There is a different kind of book for younger boys which I would feel rather more sheepish about liking if it were not for my ten-year-old son’s espousal of it as the best book he ever read. The Making of Joshua Cobb is a hopelessly conservative middle-class book about success at boarding school. Joshua Cobb starts out as a good, if disorganized, boy and becomes an even better boy; he gets into some interesting old-fashioned trouble along the way, but is helped along by fair-minded authority figures. At the end, Joshua feels pretty good about himself, having learned some useful things about how to grow up.

That’s all there is, and it’s far too simple for teen-agers, and very unlike true boarding school life today. But, after all, teen-age books are read by a younger group than is indicated by the publishers, and those kids like to think—they really do—that by trying, you can succeed. We have almost knocked the reachable ideal out of children’s lives in our attempts to tell them that we know how rotten it is out there, and that we are too honest to give them pieties. It is not always hypocrisy, however, to give kids the sense that it is possible to shape their own future by some sensible action within the setting of real childhood rather than in the realm of nutty fantasy.

These have all been books dominated by boys. Books for and about girls, with rare exceptions, are of a different order. The adults are not so worried about what to do with girls as they get older, for until now it has been entirely acceptable for women to remain in that perpetual, faintly adolescent state of forever becoming and never getting there. Manhood is not something to which girls need aspire.

The Feminist Press, originally formed to publish “consciousness-raising” pamphlets, has now issued its first two books for children. One hardly need be reminded that most children’s books deny girls active and heroic “role models.” Still, the Feminist Press has not yet been of much service in taking matters into its own hands. Both its books are the sort that only the daughter of a movement mother would read—and then only out of loyalty.

The Dragon and the Doctor is a spiritless, artificial nursery tale whose only reason for being is that the doctor in the game is played by a girl. Challenge to Become a Doctor: The Story of Elizabeth Blackwell, an amateurish exposition of the life of America’s first woman doctor, soars with such language as:

Elizabeth’s first view of Cincinnati was from the deck of the Steamboat Tribune. “What a lovely hillside city!” she exclaimed.

The good intentions of the Feminist Press are evident, and I would hope their efforts will prod real publishers and real writers to examine the outmoded attitudes toward women they are passing on. In any case, I expect we will soon have a spate of feminist propaganda books for children, for feminism is sure to be the new wave in the children’s book industry, which is always a few years behind in bringing news from the grown-up world.

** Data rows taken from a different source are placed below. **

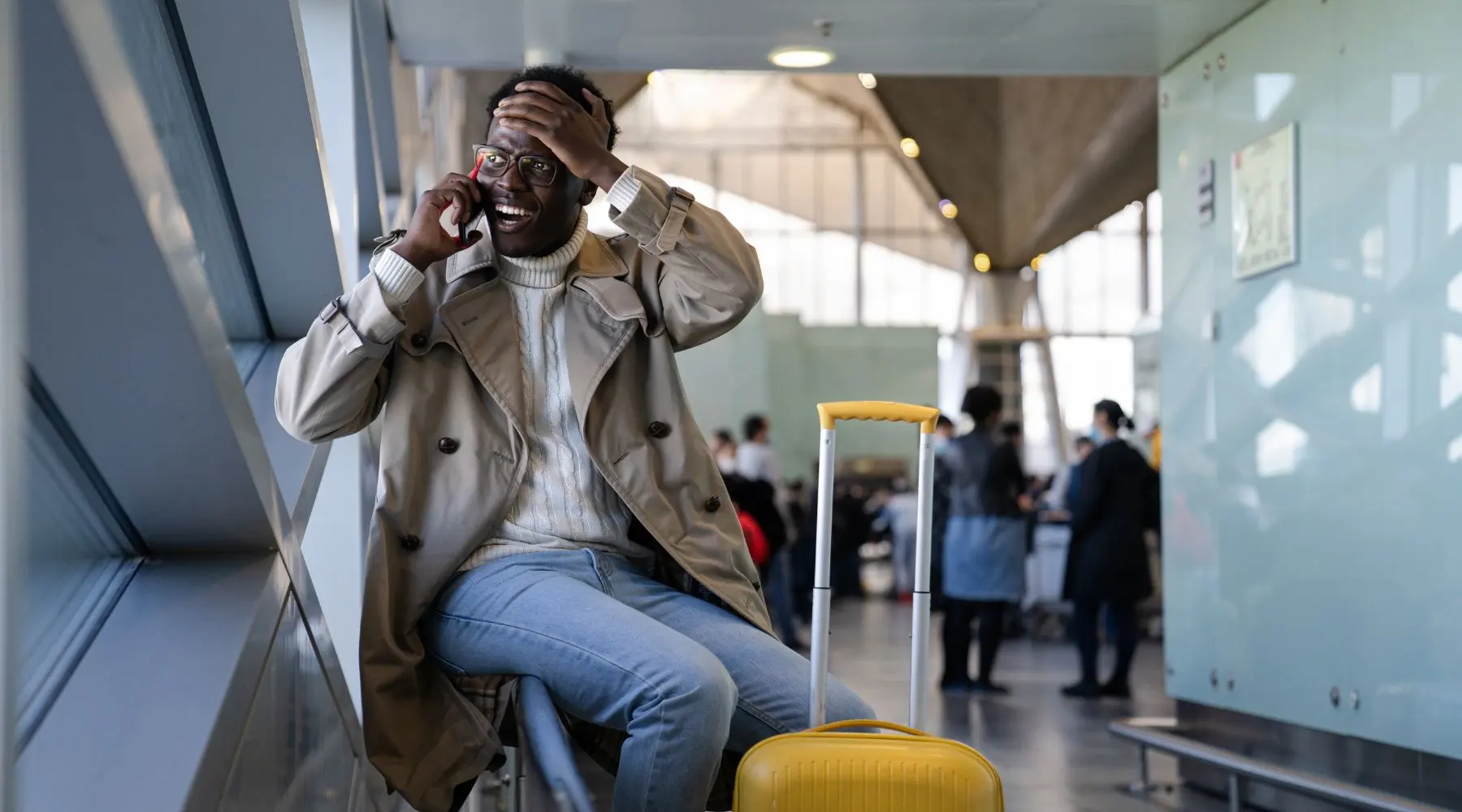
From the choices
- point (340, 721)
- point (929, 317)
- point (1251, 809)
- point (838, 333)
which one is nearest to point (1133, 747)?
point (1251, 809)

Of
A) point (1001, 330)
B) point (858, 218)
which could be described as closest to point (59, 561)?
point (1001, 330)

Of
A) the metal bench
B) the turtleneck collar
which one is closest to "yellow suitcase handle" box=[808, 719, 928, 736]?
the turtleneck collar

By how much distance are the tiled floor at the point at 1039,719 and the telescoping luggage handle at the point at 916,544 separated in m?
3.17

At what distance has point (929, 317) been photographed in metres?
34.9

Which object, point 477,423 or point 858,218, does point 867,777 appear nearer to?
point 477,423

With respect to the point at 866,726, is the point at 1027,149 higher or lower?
higher

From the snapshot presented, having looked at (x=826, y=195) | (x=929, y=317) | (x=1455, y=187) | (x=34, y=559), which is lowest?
(x=34, y=559)

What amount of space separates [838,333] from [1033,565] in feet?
17.8

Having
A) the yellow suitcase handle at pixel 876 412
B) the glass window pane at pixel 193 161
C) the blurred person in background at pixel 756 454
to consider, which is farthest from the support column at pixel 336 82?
the blurred person in background at pixel 756 454

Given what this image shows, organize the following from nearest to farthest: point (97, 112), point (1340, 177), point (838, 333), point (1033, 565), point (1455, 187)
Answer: point (97, 112) → point (1455, 187) → point (1340, 177) → point (1033, 565) → point (838, 333)

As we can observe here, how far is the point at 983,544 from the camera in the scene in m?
9.52

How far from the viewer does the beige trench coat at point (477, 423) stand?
263cm

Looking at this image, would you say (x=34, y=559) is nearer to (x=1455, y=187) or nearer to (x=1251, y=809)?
(x=1455, y=187)

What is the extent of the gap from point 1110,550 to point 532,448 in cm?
725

The waves rise and subside, but there is still the problem of bringing useful news from that world. This can be and has been done superbly well in the “Little House” books, a long autobiography of the pioneer childhood of Laura Ingalls Wilder—one of those rare and natural writers for children whose style and attitude allow them to write as they want, and it turns out to be what children want too. Beginning in 1933, eight volumes were published over a decade. They have recently been reissued in paper. The ninth book in the series, The First Four Years, a story of Mrs. Wilder’s early married life on a homestead in South Dakota, has now been published posthumously.

The “Little House” books begin with Laura Ingalls as a small girl in a log cabin in the Wisconsin woods of the 1860s and follow her as she grows up in a pioneer family moving west with the nation through Kansas, Minnesota, and the Dakota Territory. It was an enormously hard life filled with natural disasters, illnesses, failed crops, lost opportunities. But there was also a sense of great satisfaction in being a child with valuable work to do and being able to do it well, to function in the world.

How, in this world, are we going to be able to give the young back their sense of worth?